Referring to Figures 1, 2, and 3, from the observation results of the transmission electron microscope, high-voltage electric field electrospraying produces spherical nano-medicines of relatively uniform size, and there is no adhesion between them.

Claims (6)

1. a Nano medication preparation facilities, is characterized in that being made up of constant injector, high direct voltage electric generator, reactor, thermostatic electromagnetic agitator, central controller; The mixed solution of Nano medication raw materials sprays in reactor by the capillary tip of constant injector; Described high direct voltage electric generator produces DC high voltage electric field between positive and negative electrode, its produce high tension voltage be carried in be positioned at the upper and lower two ends of reactor positive and negative electrode on; Spray into the mixed solution in reactor under the effect of high voltage electric field, be atomized into tiny drop, and move downward in the solvent entered in reactor; Under the effect of thermostatic electromagnetic agitator, atomized drop forms Nano medication micelle at solvent, is solidified into Nano medication granule further, and is uniformly dispersed.

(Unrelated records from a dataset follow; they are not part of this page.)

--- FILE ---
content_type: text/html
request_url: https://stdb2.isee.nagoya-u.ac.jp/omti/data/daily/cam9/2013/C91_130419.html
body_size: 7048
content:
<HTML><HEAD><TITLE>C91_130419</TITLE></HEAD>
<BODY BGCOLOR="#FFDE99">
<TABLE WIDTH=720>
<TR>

2. Nano medication preparation facilities as claimed in claim 1, is characterized in that the size of described high direct voltage electric generator voltage, the time carries out control and regulation by high direct voltage electric generator sub-controller in central controller, and video data.

3. Nano medication preparation facilities as claimed in claim 1, is characterized in that the flow velocity of described mixed solution, sample injection time are undertaken operating by constant injector sub-controller in central controller and manage, and video data.

4. Nano medication preparation facilities as claimed in claim 1, is characterized in that pressure in described reactor, temperature, solvent volume carry out control and regulation by reactor sub-controller in central controller, and video data.

5. Nano medication preparation facilities as claimed in claim 1, is characterized in that the temperature of described solvent, rises heat with cooling rate, mixing speed by thermostatic electromagnetic agitator sub-controller control and regulation in central controller, and video data.

6. the application of Nano medication preparation facilities described in claim 1 in macromolecule carrier, Inorganic Non-metallic Materials, nanometer or microsphere drug, the preparation of capsule-type medicine.